- **EXTRAIT DU TEXTE**
• • • •
Lors de la révision judiciaire, la Cour du Banc de la Reine a conclu que la décision du conseil arbitral était déraisonnable parce que, d’une part, celui‑ci n’avait pas appliqué correctement le critère Irving en exigeant de Suncor qu’elle démontre qu’il y avait un problème « important », plutôt que « généralisé »5, et que, d’autre part, il n’avait pas considéré tous les éléments de preuve pertinents. La Cour a ordonné que l’affaire soit renvoyée devant une nouvelle formation pour réexamen. Unifor a porté la décision en appel devant la Cour d’appel de l’Alberta.
• • • •
- **MATÉRIEL FOURNI**
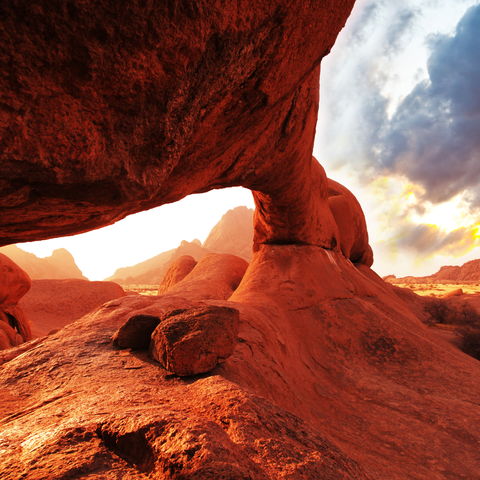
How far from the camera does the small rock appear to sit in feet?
10.1

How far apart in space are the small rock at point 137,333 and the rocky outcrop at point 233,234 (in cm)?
5865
• • • •
- **CONSIGNE**
Veuillez donner la suite de l'extrait sur le litige entre Suncor et Unifor, à partir de l'endroit où il s'arrête. Le matériel fourni n'est d'aucune utilité ici.

- **RÉSULTAT ATTENDU**
Décision de la Cour d’appel

La Cour d’appel a rejeté l’appel d’Unifor et maintenu la décision de la Cour du Banc de la Reine voulant que l’affaire soit renvoyée devant une nouvelle formation pour examen. La Cour d’appel a conclu qu’en excluant la preuve de Suncor concernant l’abus de drogue ou d’alcool en milieu de travail du fait qu’elle ne concernait pas précisément l’unité de négociation, le conseil arbitral avait indûment réduit la portée du critère Irving. Le critère Irving exige que l’on tienne compte d’un problème d’abus de drogue et d’alcool en milieu de travail; il ne se limite pas à un problème d’abus au sein de l’unité de négociation. Bien que, dans certaines circonstances, il puisse être justifié de faire la distinction entre des groupes d’employés pour les besoins de cette question, il n’y avait aucune raison de le faire en l’occurrence, puisque les différents employés travaillaient ensemble et constituaient par conséquent une main-d’œuvre intégrée.

La Cour d’appel a conclu qu’en réduisant indûment la preuve prise en compte, le conseil arbitral avait posé la mauvaise question et appliqué le mauvais critère en droit6.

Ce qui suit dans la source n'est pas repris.